Let’s take an example to understand this. Let’s assume you have invested in an aggressive structured product with 200% upside participation in equity markets till maturity.

That means, on maturity if the index fails to cross the level, you may lose out on a part of your capital also. But, there is potential for higher returns also depending on the performance of the index.

 

What are the Important Points to Keep in Mind While investing in Structured Products?

If you are considering investing in structured products for diversification or for higher returns along with the preservation of capital, here are a few important things for you to keep in mind.

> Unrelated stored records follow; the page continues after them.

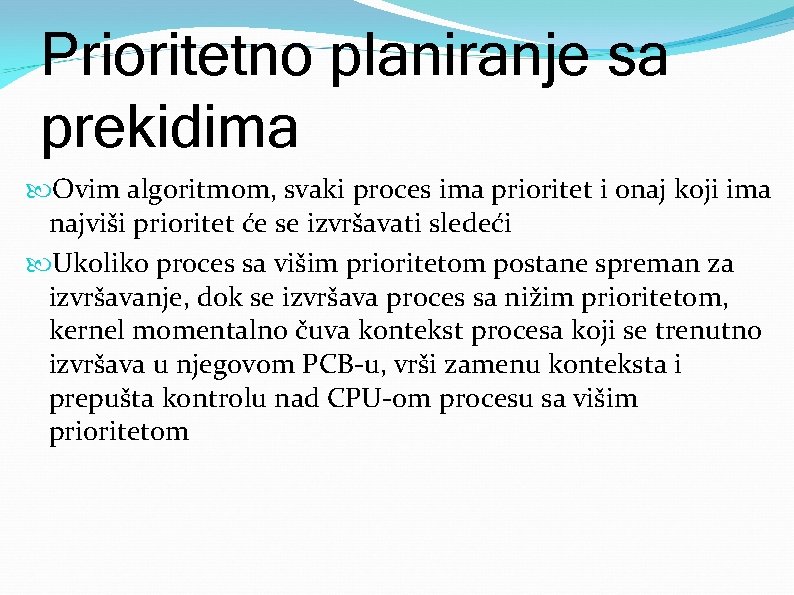 Prioritetno planiranje sa prekidima Ovim algoritmom, svaki proces ima prioritet i onaj koji ima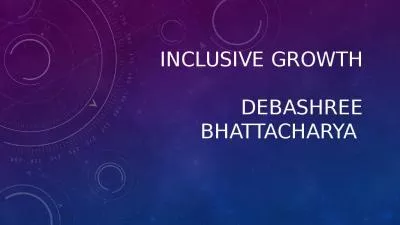 Inclusive growth Debashree Bhattacharya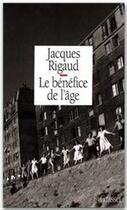 Couverture du livre « Le bénéfice de l'âge » de Jacques Rigaud aux éditions Grasset Et Fasquelle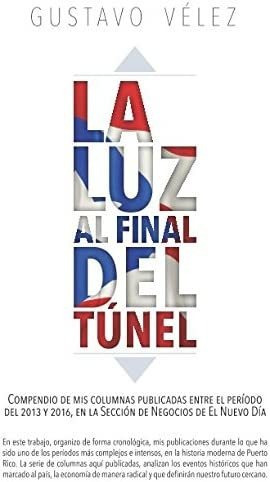 Libro: La Luz Al Final Del Túnel: Compendio Mis Columnas P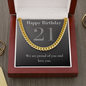 Happy Birthday / Happy 21st Birthday Son / Cuban Link Chain Necklace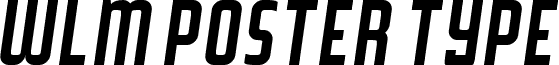 WLM Poster Type Italic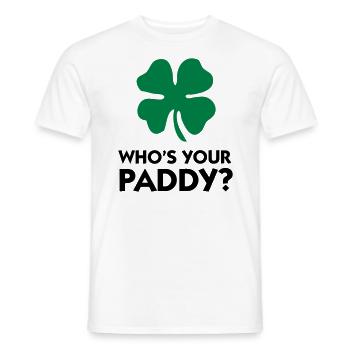 Who s your Paddy? - Men's T-Shirt - white - Front - AI Model Male 178 dark (178cm)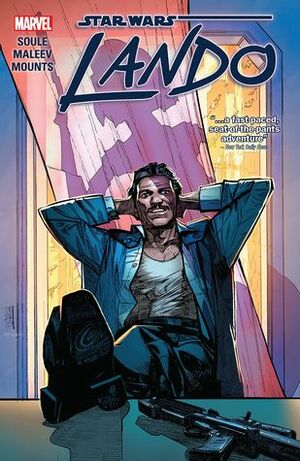 Star Wars: Lando by Charles Soule, Alex Maleev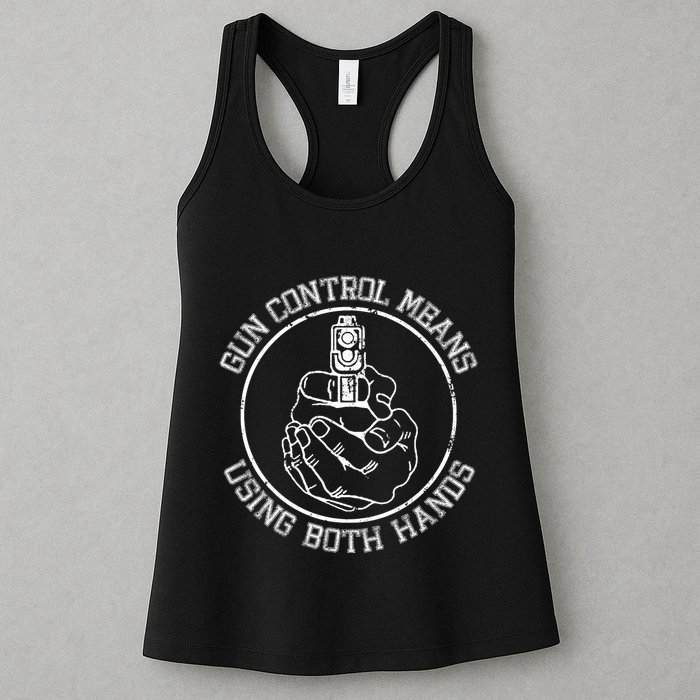 Gun Control Means Using Both Hands Womens Tank Top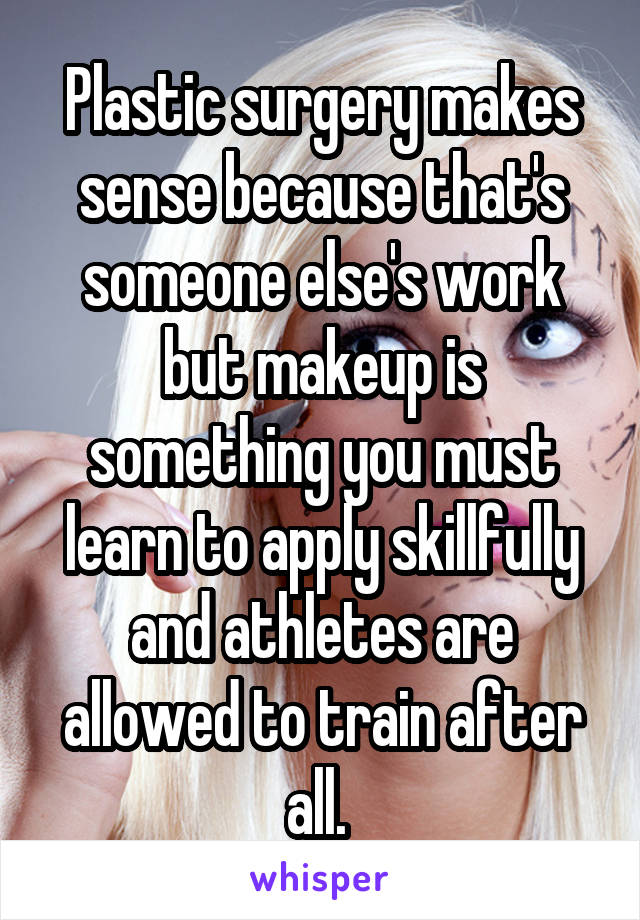 Plastic surgery makes sense because that's someone else's work but makeup is something you must learn to apply skillfully and athletes are allowed to train after all. 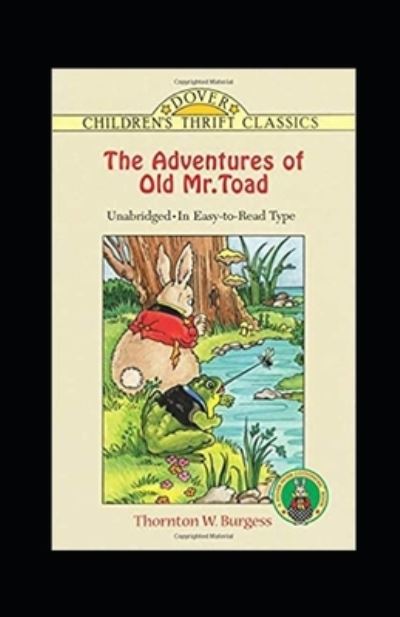 Cover for Thornton Burgess · The Adventures of Old Mr. Toad illustrated (Paperback Book) (2021)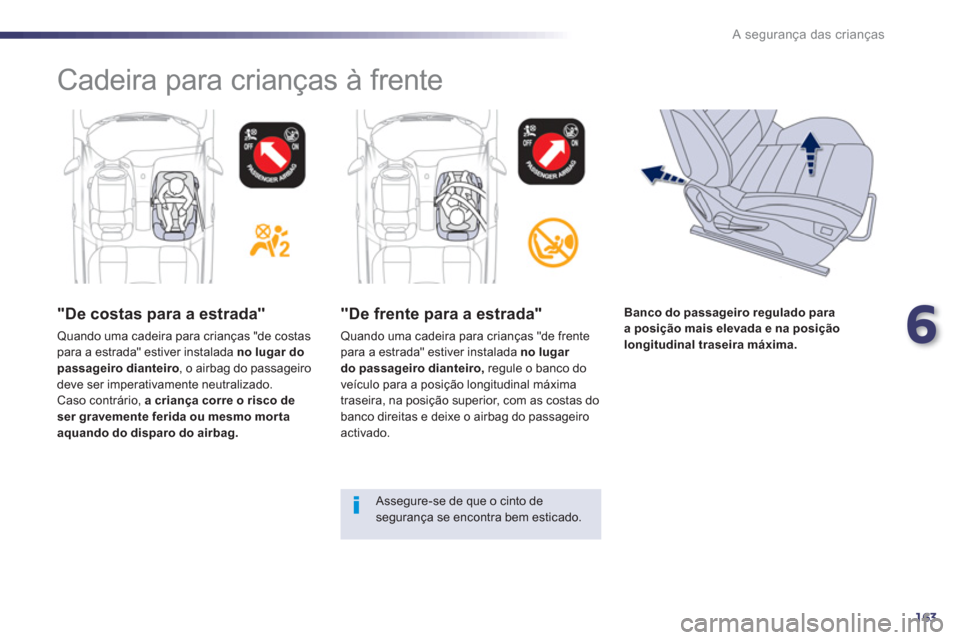 Peugeot 508 RXH 2013 Manual do proprietário (in Portuguese) 6
163
A segurança das crianças
Cadeira para crianças à frente
"De costas para a estrada"
Quando uma cadeira para crianças "de costas
para a estrada" estiver instalada no lugar do
pa Peugeot 508 RXH 2013 Manual do proprietário (in Portuguese) 6
163
A segurança das crianças
Cadeira para crianças à frente
"De costas para a estrada"
Quando uma cadeira para crianças "de costas
para a estrada" estiver instalada no lugar do
pa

  • Liquidity: First important point to keep in mind is the liquidity element in these investment solutions. In comparison to other short-term or medium-term investment options, structured products are not liquid in nature.As structured products pre-packaged investment solutions with limited maturity period, you are required to stay invested in the product till maturity to reap the benefits.

    However, some of the markets linked debentures that are listed on an exchange can provide you with intermittent liquidity.

 

  • Suitability to your risk appetite: Specifically when you are investing in a structured product with partial protection of capital or without capital protection features, you need to access your individual risk profile, as there are chances of losing in an aggressive structure.

 

  • Credit risk: Though many structured products come with capital protection themes, the complete return of capital on maturity may still depend on the credit risk of the debenture issuer.
    Hence, considering the credit profile of the issuer is also important while investing in a structured product.You need to also access the fixed income portion of the structured product to understand the ratings and to prefer the investments with higher ratings to avoid the credit risk.

 

Sometimes, a structured product (with capital protection) that comes with a cap on upside participation may limit your gains.

It is important to understand the complex nature of the structured product, the risk associated with each underlying asset needs to be understood before investing in this investment solution.

To sum up, the volatile market has created the need for a financial product that can sustain during all seasons of the market.

An investment solution like structured products that are highly customisable, tax-efficient and also offer attractive returns along with capital protection, are an apt choice for high net worth investors.

Professional design, management and diversification offered by the structured products manage the risk effectively along with enhancing the return.

Structured products can help you achieve your goals with its unique structure and investment strategy in every market situation.